Eine weitere Belastung ergab sich durch Covid-19. „Für mich war es das erste Projekt, das ich vom Kick-off bis zur Betriebnahme nahezu vollständig aus dem Home-Office abgewickelt habe“, erzählt Nicola Münch.
MaxAttention-Vertrag
In der Zusammenarbeit mit SAP war der vorhandene MaxAttention-Vertrag von Vorteil. MaxAttention ist ein Premium-Support-Angebot von SAP für komplexe Projekte. Kunden erhalten ein eigenes Support-Team mit kundenspezifischen Services und erweitertem Back-Office-Support. So fand mit den dedizierten Ansprechpartnerinnen und -partnern aus dem SAP-Entwicklungs-Team ein enger Austausch während des Bug-Fixing auf dem Testsystem statt. Auch der Support durch den SAP-Technical-Quality-Manager beschleunigte den Abschluss von Tickets durch SAP.

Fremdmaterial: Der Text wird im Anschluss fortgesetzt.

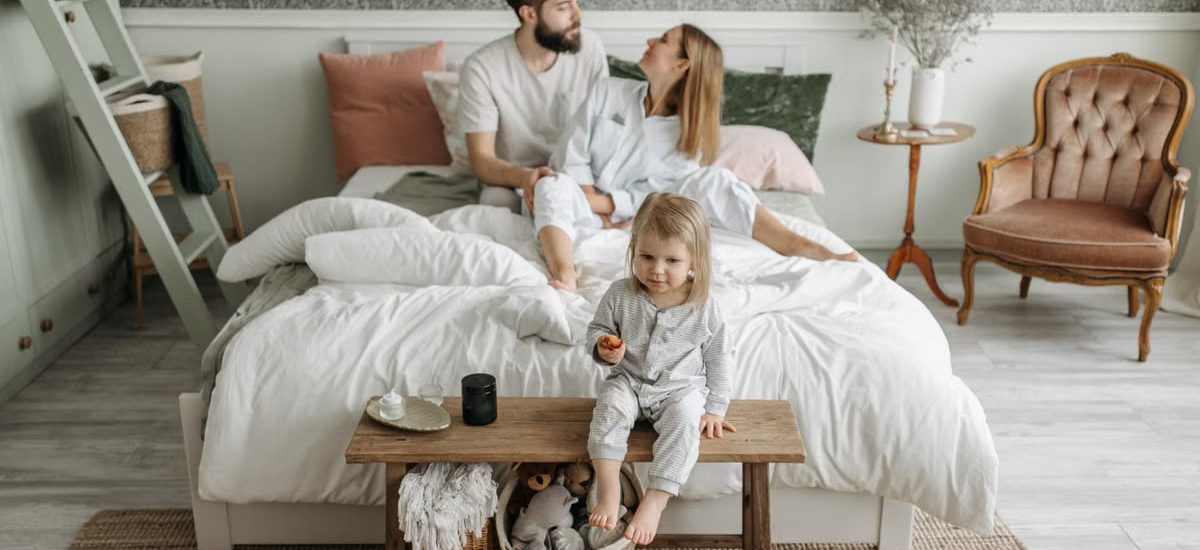A young family enjoying a peaceful morning in their stylish bedroom setting.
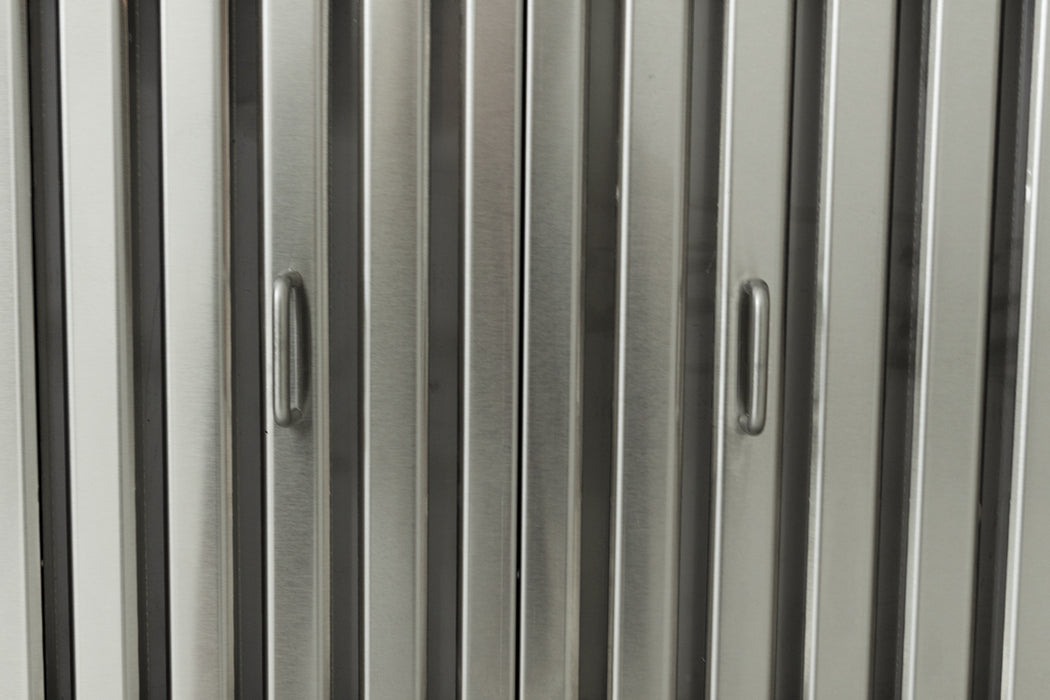 Stono Outdoor Living Close-up of evenly spaced vertical metallic panels with two recessed handles on the Blaze 48-Inch Stainless Steel Vent Hood (2000 CFM, BLZ-48-VHOOD) by Blaze. The surface features a brushed steel finish.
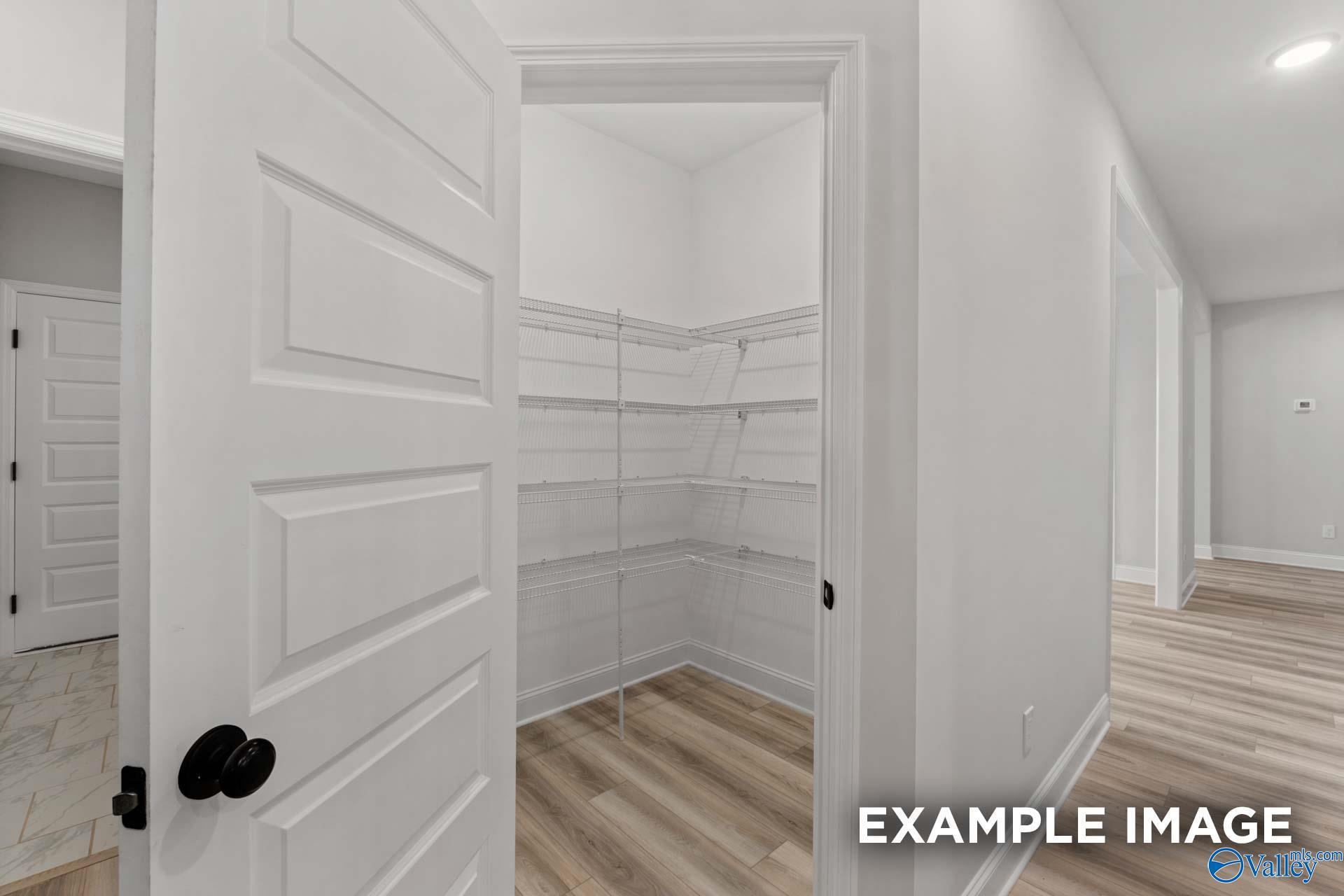 Spacious walk-in closet with open white doors, wire shelving, and hardwood floors in The Finleigh 3-bedroom home, Briercreek, Meridianville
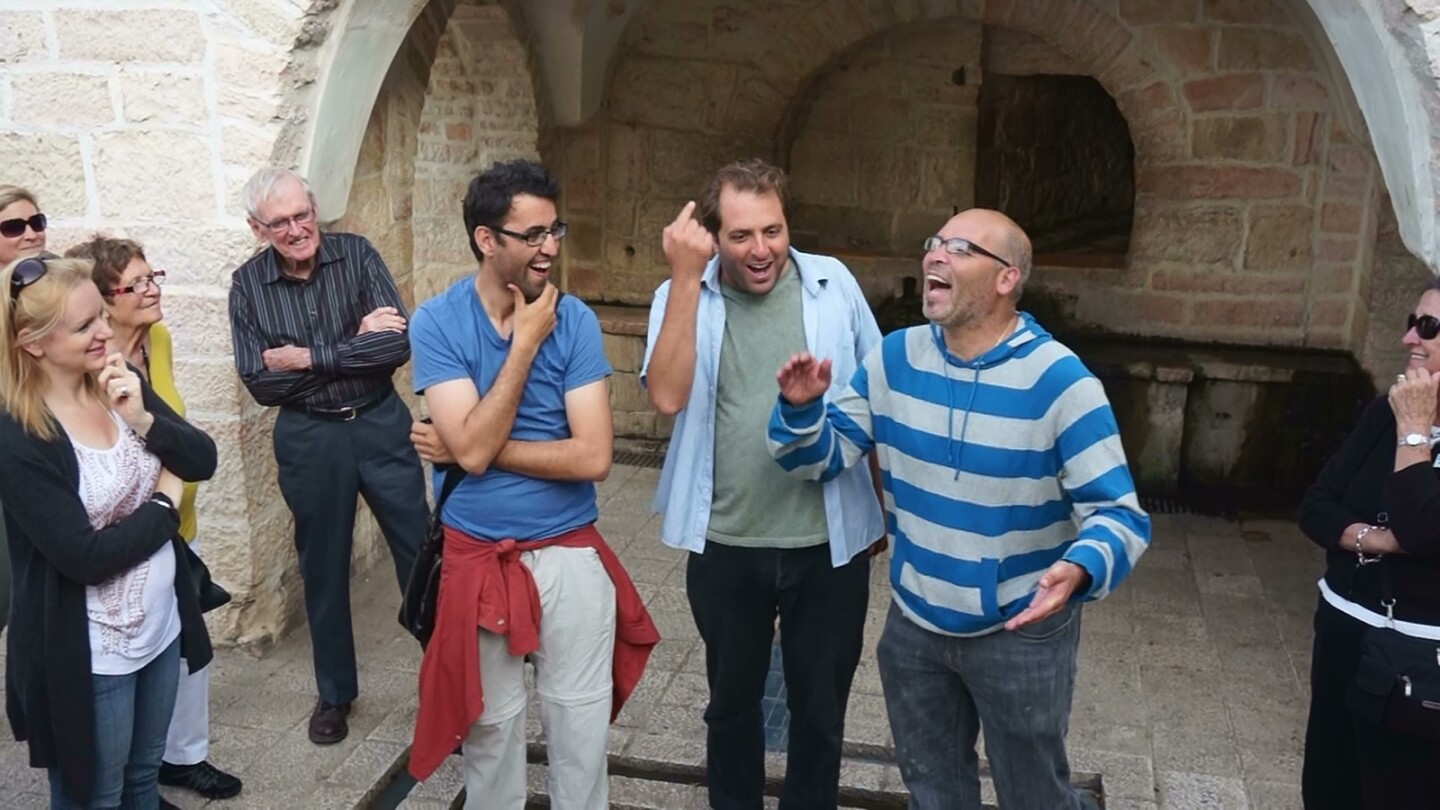 Aziz Abu Sarah (in a blue t-shirt) with two guides in Israel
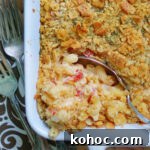 A casserole dish of baked macaroni and cheese made with pimento cheese and a ritz cracker crust.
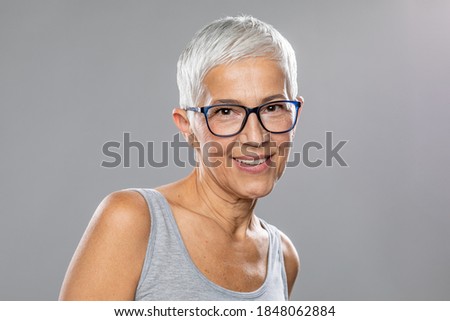 Similar – Image, Stock Photo Elderly woman in yellow top with a warm smile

Detaillierte Planung, eine enge Abstimmung und gemeinsame Go-/No-Go-Entscheidungen vor jedem Eintritt in eine neue Projektphase waren im Nachhinein der Schlüssel zum Erfolg des Upgrade-Projekts. So zieht Gerhard Schmitz, Head of Global Business Services bei der Lanxess Deutschland GmbH, insgesamt ein positives Resümee: „Alle Geschäfts-einheiten und Führungskräfte haben sowohl Vorbereitung als auch Durch-führung dieses Upgrades als sehr gut wahrgenommen. Viele Probleme – ob größere oder kleinere – wurden schnell und professionell gelöst.